Sur l’obligation de quitter le territoire français :

En premier lieu, l’arrêté contesté comporte les considérations de droit et de fait qui constituent son fondement et il ressort de ses termes que le préfet de police a procédé à un examen particulier de la situation personnelle de l’intéressé. Les moyens tirés du défaut de motivation de l’arrêté et du défaut d’examen de la situation personnelle du requérant sont ainsi manifestement infondés.

En deuxième lieu, si M. A... soutient que le préfet de police a méconnu son droit à être entendu, il n’établit pas, ni même n’allègue qu’il aurait disposé d’éléments qui, s’ils avaient été portés à la connaissance du préfet de police, auraient pu le conduire à prendre une décision différente. Par suite, le moyen tiré de la méconnaissance du droit d’être entendu, tel que garanti par les principes généraux du droit de l’Union européenne, est manifestement infondé.

En dernier lieu, si le requérant soutient que l’obligation de quitter le territoire français méconnaît les stipulations de l’article 8 de la convention européenne de sauvegarde des droits de l’homme et des libertés fondamentales, dès lors qu’il allègue être « parfaitement en mesure de justifier de l’établissement de sa vie privée sur le sol français » depuis le mois de juin 2023, ce moyen est, en l’absence de toute pièce autre que la décision attaquée, un contrat de travail en temps partiel à durée indéterminée et de bulletins de paye, manifestement dépourvu des précisions permettant d’en apprécier le bien-fondé.
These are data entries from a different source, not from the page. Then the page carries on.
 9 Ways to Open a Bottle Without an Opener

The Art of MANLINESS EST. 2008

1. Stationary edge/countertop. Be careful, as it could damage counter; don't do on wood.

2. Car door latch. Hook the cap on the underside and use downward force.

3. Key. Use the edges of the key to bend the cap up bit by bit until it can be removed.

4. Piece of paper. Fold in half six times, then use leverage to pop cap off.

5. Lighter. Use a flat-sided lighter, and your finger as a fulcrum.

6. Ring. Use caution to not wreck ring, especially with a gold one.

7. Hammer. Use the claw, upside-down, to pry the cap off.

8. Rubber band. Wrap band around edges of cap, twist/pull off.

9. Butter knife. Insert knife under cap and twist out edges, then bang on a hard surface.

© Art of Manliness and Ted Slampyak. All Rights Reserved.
Sur la décision fixant le pays de destination :

D’une part, l’illégalité de l’obligation de quitter le territoire français n’étant pas établie, le moyen tiré de cette illégalité excipée par voie d’exception à l’encontre de la décision fixant le pays de destination ne peut qu’être écarté.

D’autre part, si M. A... soutient que la décision fixant le pays de renvoi méconnaît les stipulations de l’article 3 de la convention européenne de sauvegarde des droits de l’homme et des libertés fondamentales ainsi que les dispositions de l’article L. 721-4 du code de l’entrée et du séjour des étrangers et du droit d’asile, il se borne à évoquer, de manière générale, la situation qui prévaut au Bangladesh de sorte que le moyen tiré des risques personnels qu’il encourrait dans ce pays n’est manifestement pas assorti des précisions permettant d'en apprécier le bien-fondé.

8. Il résulte de ce qui précède que la requête de M. A... ne peut qu’être rejetée par application du 7° de l’article R. 222-1 du code de justice administrative, en toutes ses conclusions, y compris celles aux fins d’admission provisoire à l’aide juridictionnelle.


O R D O N N E :


Article 1er : La requête de M. A... est rejetée.


Article 2 : La présente ordonnance sera notifiée à M. B... A... et au préfet de police.

Fait à Paris, le 30 décembre 2025.

Le président de la 5ème section,



S. Davesne

La République mande et ordonne au préfet de police en ce qui le concerne ou à tous commissaires de justice à ce requis en ce qui concerne les voies de droit commun contre les parties privées, de pourvoir à l’exécution de la présente décision.